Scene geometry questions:

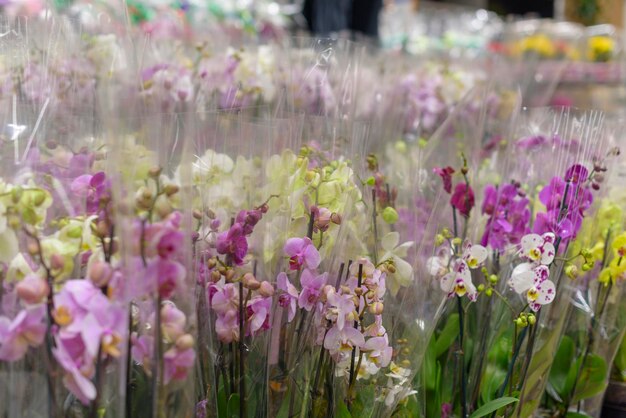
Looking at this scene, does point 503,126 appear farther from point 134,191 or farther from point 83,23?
point 134,191

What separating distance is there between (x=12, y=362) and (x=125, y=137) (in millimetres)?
213

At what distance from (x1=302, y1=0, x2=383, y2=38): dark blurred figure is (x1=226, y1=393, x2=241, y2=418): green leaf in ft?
8.58

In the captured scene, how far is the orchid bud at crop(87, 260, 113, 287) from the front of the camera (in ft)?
1.84

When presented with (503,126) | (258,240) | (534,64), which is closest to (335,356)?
(258,240)

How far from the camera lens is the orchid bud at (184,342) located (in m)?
0.60

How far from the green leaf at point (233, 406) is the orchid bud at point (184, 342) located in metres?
0.16

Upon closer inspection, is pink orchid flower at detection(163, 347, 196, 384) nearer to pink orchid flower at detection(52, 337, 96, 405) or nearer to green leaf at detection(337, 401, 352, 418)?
pink orchid flower at detection(52, 337, 96, 405)

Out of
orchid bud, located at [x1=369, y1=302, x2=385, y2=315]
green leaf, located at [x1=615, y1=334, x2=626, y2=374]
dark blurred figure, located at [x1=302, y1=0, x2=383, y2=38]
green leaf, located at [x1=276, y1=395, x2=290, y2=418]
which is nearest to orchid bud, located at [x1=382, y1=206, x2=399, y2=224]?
orchid bud, located at [x1=369, y1=302, x2=385, y2=315]

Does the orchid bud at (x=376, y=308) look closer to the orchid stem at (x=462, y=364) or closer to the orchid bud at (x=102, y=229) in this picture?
the orchid stem at (x=462, y=364)

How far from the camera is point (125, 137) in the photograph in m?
0.60

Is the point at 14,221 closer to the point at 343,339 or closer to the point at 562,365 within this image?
the point at 343,339

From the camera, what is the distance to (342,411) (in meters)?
0.77

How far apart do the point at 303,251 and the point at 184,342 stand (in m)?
0.17

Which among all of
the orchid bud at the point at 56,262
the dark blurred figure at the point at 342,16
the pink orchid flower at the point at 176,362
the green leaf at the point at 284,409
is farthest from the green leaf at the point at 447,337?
the dark blurred figure at the point at 342,16
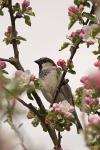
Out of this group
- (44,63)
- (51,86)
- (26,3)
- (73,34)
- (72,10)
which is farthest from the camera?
(44,63)

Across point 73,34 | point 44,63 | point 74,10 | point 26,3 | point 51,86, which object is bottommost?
point 73,34

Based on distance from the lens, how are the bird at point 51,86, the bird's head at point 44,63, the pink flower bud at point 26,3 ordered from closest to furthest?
the pink flower bud at point 26,3
the bird at point 51,86
the bird's head at point 44,63

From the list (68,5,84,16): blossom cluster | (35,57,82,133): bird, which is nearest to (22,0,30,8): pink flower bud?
(68,5,84,16): blossom cluster

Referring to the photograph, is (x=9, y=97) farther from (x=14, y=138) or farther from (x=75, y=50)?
(x=75, y=50)

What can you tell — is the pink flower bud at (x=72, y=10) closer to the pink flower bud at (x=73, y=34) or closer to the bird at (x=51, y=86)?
the pink flower bud at (x=73, y=34)

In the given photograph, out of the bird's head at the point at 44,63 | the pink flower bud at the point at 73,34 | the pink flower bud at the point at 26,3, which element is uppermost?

## [WHAT IS REQUIRED]
Arrange every line of the data above as a numbered list, omitting blank lines and leaving the pictures out.

## [EXERCISE OUTPUT]
1. Looking at this scene, does point 503,126 appear farther from point 134,191 or farther from point 83,23?
2. point 134,191
3. What separating distance is there between (x=12, y=362) and (x=125, y=137) (in millimetres)?
4. 213
5. At what distance from (x1=302, y1=0, x2=383, y2=38): dark blurred figure is (x1=226, y1=393, x2=241, y2=418): green leaf in ft?
6. 8.58
7. In the captured scene, how far is the orchid bud at crop(87, 260, 113, 287) from the front of the camera (in ft)?
8. 1.84
9. When presented with (503,126) | (258,240) | (534,64), which is closest to (335,356)?
10. (258,240)
11. How far from the camera lens is the orchid bud at (184,342) located (in m)?
12. 0.60
13. How far from the green leaf at point (233, 406) is the orchid bud at point (184, 342) located in metres?
14. 0.16
15. Upon closer inspection, is pink orchid flower at detection(163, 347, 196, 384) nearer to pink orchid flower at detection(52, 337, 96, 405) or nearer to green leaf at detection(337, 401, 352, 418)?
16. pink orchid flower at detection(52, 337, 96, 405)
17. Out of
18. orchid bud, located at [x1=369, y1=302, x2=385, y2=315]
19. green leaf, located at [x1=615, y1=334, x2=626, y2=374]
20. dark blurred figure, located at [x1=302, y1=0, x2=383, y2=38]
21. green leaf, located at [x1=276, y1=395, x2=290, y2=418]
22. which is nearest to orchid bud, located at [x1=382, y1=206, x2=399, y2=224]?
23. orchid bud, located at [x1=369, y1=302, x2=385, y2=315]
24. Does the orchid bud at (x=376, y=308) look closer to the orchid stem at (x=462, y=364) or closer to the orchid bud at (x=102, y=229) in this picture?
25. the orchid stem at (x=462, y=364)
26. How far from the camera is point (125, 137) in the photograph in m?
27. 0.60
28. Is the point at 14,221 closer to the point at 343,339 or closer to the point at 562,365 within this image?
29. the point at 343,339
30. From the camera, what is the distance to (342,411) (in meters)?
31. 0.77
32. How far apart do the point at 303,251 and the point at 184,342 stand (in m)?
33. 0.17
34. Which among all of
35. the orchid bud at the point at 56,262
36. the dark blurred figure at the point at 342,16
37. the pink orchid flower at the point at 176,362
38. the green leaf at the point at 284,409
39. is farthest from the green leaf at the point at 447,337?
40. the dark blurred figure at the point at 342,16
41. Out of this group
42. - (44,63)
43. - (51,86)
44. - (26,3)
45. - (73,34)
46. - (72,10)
47. which is farthest from the camera?
48. (44,63)
49. Across point 73,34 | point 44,63 | point 74,10 | point 26,3 | point 51,86, which object is bottommost?
50. point 73,34
51. Based on distance from the lens, how are the bird at point 51,86, the bird's head at point 44,63, the pink flower bud at point 26,3 ordered from closest to furthest?
52. the pink flower bud at point 26,3
53. the bird at point 51,86
54. the bird's head at point 44,63
55. From the list (68,5,84,16): blossom cluster | (35,57,82,133): bird, which is nearest to (22,0,30,8): pink flower bud?
56. (68,5,84,16): blossom cluster
57. Referring to the photograph, is (x=9, y=97) farther from (x=14, y=138) or farther from (x=75, y=50)?
58. (x=75, y=50)
59. What can you tell — is the pink flower bud at (x=72, y=10) closer to the pink flower bud at (x=73, y=34) or closer to the bird at (x=51, y=86)?
60. the pink flower bud at (x=73, y=34)
61. In the given photograph, out of the bird's head at the point at 44,63 | the pink flower bud at the point at 73,34 | the pink flower bud at the point at 26,3, which element is uppermost?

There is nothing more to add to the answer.